Capps, to put it mildly, took offense.
In a letter to Lauber, she wrote: "Your immature putdown of a judge with almost 17 years on the bench in a written document that will be read by a large segment of the aviation legal community makes one wonder how you can be so egotistical as to think that anyone gives a rat's ear what you, a layman, think about the manner and delivery of the oral decision in question or any other decision issued by any of our judges. It is simply irrelevant."
The letter upbraided Lauber for "gross and public display of ignorance" and "unprofessional and irrelevant remarks."
Through a spokesman, Lauber declined to comment, so it is not possible to say precisely what language Lauber found offensive in Capps's oral opinion. However, a reading of the opinion produced a few possibilities:
In discussing the passenger who brought the complaint, Capps said that she "was assigned a boarding pass number 42, which meant that after a first boarding of kids and cripples and stuff like this that she was the second big group to be allowed to board the plane."

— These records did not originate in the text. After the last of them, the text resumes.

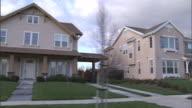 Medium tracking,right , Upper,class homes line a neighborhood street. / California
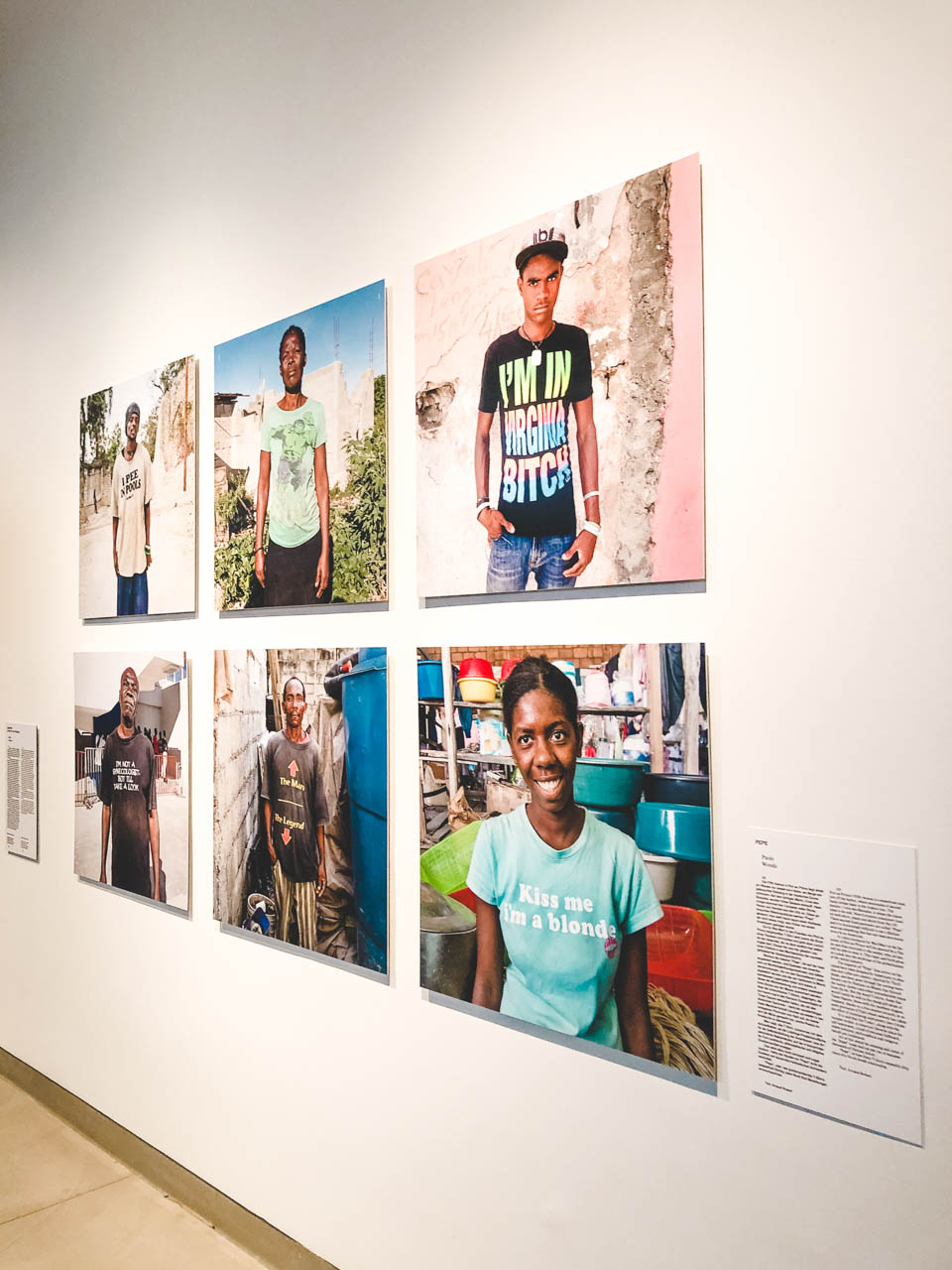 Photos of Haitians wearing T-shirts with silly slogans on display at The Dark Sides of Fashion exhibition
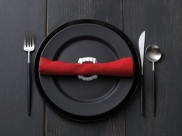 Expecting dinner guests? A pair of fangs to hold together dinner napkins helps complete your Halloween tablescape. Via Food Network.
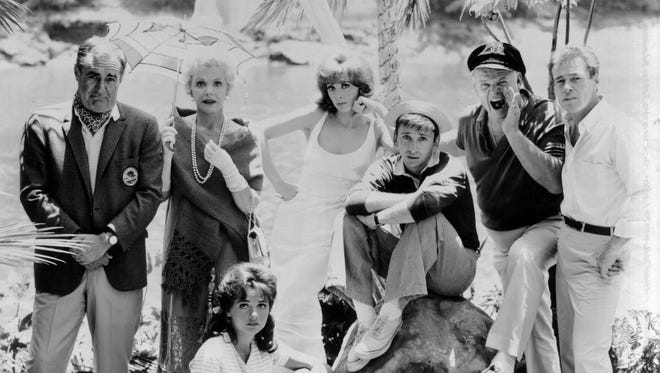 From left: Jim Backus, Natalie Schafer, Dawn Wells (sitting), Tina Louise, Bob Denver, Alan Hale, Jr., and Russell Johnson in a scene from the 1960's television show, 'Gilligan's Island.'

"It is first come, first served, and, you know, you just have to grab a seat or take some little old lady out of her seat and punch her out."
In discussing why she didn't give the captain a 30-day suspension, Capps said he "was honest with me. God! I think somebody like that should be rewarded and at least get something out of it. If he had tried to buckle on me and snowball me, I might have affirmed the 30 days. I don't know."
Capps acknowledged being "colorful" but she said she takes her job seriously. The administrative law judges, once called hearing examiners, are employees of the board and are protected by civil service regulations.
She said she had grown tired of remaining silent while Lauber and others engaged in "judge bashing."
"I just had enough of it," she said. "That's all."
As for her use of language, she said that oral opinions inevitably contain language that is less judicial than that found in written opinions.
"It's not like Oliver Wendell Holmes sitting back and ruminating about something for months," she said.